Nací en una España en blanco y negro felizmente superada. Me alimentaba con mendrugos de pan duro y mi única fuente de proteínas era la leche de la ubre materna, que mis hermanos y yo nos disputábamos como imitadores de Rómulo y Remo.
Tuve una breve escolarización en un colegio donde el cura me tocaba el entremuslo a poco que yo me descuidase, y donde cada dos horas debíamos interrumpir las clases, totalmente anticientíficas, para cantar el Cara al sol.
No pude tener más letras, pero yo devoraba los libros que me procuraba un tío mío, viejo republicano que vivía en el exilio interior, una trastienda donde le hacíamos llegar la brevas que robábamos del latifundio y los colgajos de la matanza —más veces gato que vaca— que de pascuas a ramos había en casa.
Así fue mi vida hasta que mudé a la capital. Allí, deslumbrado por el oropel literario del Café Gijón, y con mi novela bajo el brazo, conocí a los escritores de la época y me afilié al Partido Comunista. Ya tenía firma, lo periódicos publicaban mis artículos. La sed de mundo era tal que Madrid (¡poblachón manchego!) se me quedaba pequeño aunque las noches se hicieran interminables en Chicote. A esa España gris llena de toreros, serenos y gobernadores civiles llegó algo de color en forma de actrices americanas, y no negaré que algún amanecer me sorprendió entre ellas.

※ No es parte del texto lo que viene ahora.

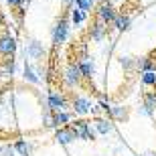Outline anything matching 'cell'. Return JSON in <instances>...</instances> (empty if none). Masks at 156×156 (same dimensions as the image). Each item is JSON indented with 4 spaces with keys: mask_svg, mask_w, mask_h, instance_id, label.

Pero de todo se cansa uno, sobre todo si tiene el espíritu inquieto, y París era una llamada poderosa a la que respondí. Allí leí a los existencialistas, conocí a Althusser, aspiré los efluvios del 68 y me demoré largas horas por la Rive Gauche y el Bois de Boulogne. París fue maestra de libertad, pero el Partido me reclamaba y tuve que volver a España para integrarme en una célula en Orcasitas. Corrí delante de los grises, y fui torturado por Billy el Niño (la misma noche en que asistí al concierto de los Beatles). Por fortuna, esa España insoportable (páramo, infierno, gusanera) terminó con el hecho biológico del Dictador.
Estalló entonces una libertad que no era la de París, pero que nos bastaba. Una libertad pequeña, ingenua, en forma de abrazo en el que nos reconciliábamos.
Conocí el amor, principió la madurez y mi primer desengaño con el Partido.
De ese sueño de libertad casi nos saca el 23-F, que recuerdo especialmente porque mi primogénito estaba recién nacido; nada más conocer la noticia le metí en la cuna y provisto de una libretilla de reportero partí hacia el Congreso infiltrándome por el sistema de alcantarillas, hasta que topé con un Guardia Civil que resultó ser compañero de la mili y me invitó a un cigarro.
Sentí el alivio al día siguiente. Ya nadie nos robaría la Libertad. Para entonces yo ya había abandonado el comunismo y volqué mi descreimiento en la alegría madrileña de la Movida. Bebí en el Penta, bailé en el Rockola, y de aquel Madrid noctívago de piterpanes subí al cielo de Pachá. Aun apuré las últimas horas en Balmoral, donde forjé amistades eternas con amigos a los que fui enterrando uno a uno. Tantos que gané cierta fama de gafe.
Un poco harto de esa vida, y divorciado ya, me casé con el periodismo y me hice corresponsal de guerra. Me silbaron las balas en el Sudán, Afganistán, Bosnia y Nicaragua. Allí miré a los ojos al horror, allí conocí al ser humano.
Curtido en mil batallas, con demasiada noche mercenaria a mis espaldas, regresé a una España que había perdido su fulgor. Después del 92 nos sorprendió el desengaño de la corrupción. Aprendimos que la democracia no era una amante joven, sino un matrimonio que construir día a día. Me comprometí con la defensa de nuestra Carta Magna en varios manifiestos que aun llegan puntuales como cartas del ayuntamiento y que me han valido no pocos sinsabores…
Tras haber sido víctima del fascismo y crédulo del comunismo, desengañado de las ideologías, huyo de los populismos y los extremismos. Reparto mi tiempo entre los libros viejos (siempre vuelvo a Hemingway) y los viejos amigos a los que veo con regularidad en nuestra tertulia en Lucio. No se sorprenda usted si alguna vez, estando allí, unos hombres maduros, alguno con Fedora, entre el tintineo reposado de una copa, reproducen enteros los diálogos de ‘El Hombre que mató a Liberty Valance’.